# Fiberglass supply in Atlanta/North GA?



## eavega (Jun 9, 2009)

Hi

I recently acquired a little 15' Chapparal Bowrider boat (circa 1972).  The motor runs great, and the outer hull is solid as a rock.  The deck and transom, however, are shot.  I was going to try my hand at doing a stringer/transom/floor replacement.  I've read up on the subject, and it seems that for all three components, fiberglass/poly on plywood is the way to go.  I've searched high and low for a resin and fiberglass supplier in this area, and about the only thing I keep coming up with is West Marine, and they are on the pricey side.  I have seen a good online source for this stuff (US Composites), but the shipping is a deal-breaker unless you have a huge order.  Does anyone know of a good supplier of Polyester Resin, fiberglass cloth and tape, and other such supplies that would be driving distance? 

Thanks in advance

Eric


----------



## Twenty five ought six (Jun 10, 2009)

Aircraft Spruce is in Peachtree City and they have a good supply, but limited selection.

> [Data]:

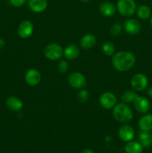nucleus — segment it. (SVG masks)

> [Tasks to perform]:
1/ Name every supplier or store mentioned in the fiberglass supply thread.
2/ Write the next reply in the fiberglass supply thread, following its last post.

> [Task results]:
1/ West Marine, US Composites, Aircraft Spruce

2/
http://www.aircraftspruce.com/


Fiberglass Coatings is reasonable, has a good selection of fabrics.  Great over the phone or e-mail service if you need it.
http://www.fgci.com/

These folks are the cheapest on-line source, but service is quirky;
http://www.defender.com/

You can get polyester resin at most auto supply places, Auto Zone and so on, or at a paint and body specialty shop.

For the work you are going to do, I'd spend the few extra bucks and get epoxy resin.


----------



## snuffy (Jun 10, 2009)

McMaster-Carr has it.
www.mcmaster.com


----------



## Worley (Jun 10, 2009)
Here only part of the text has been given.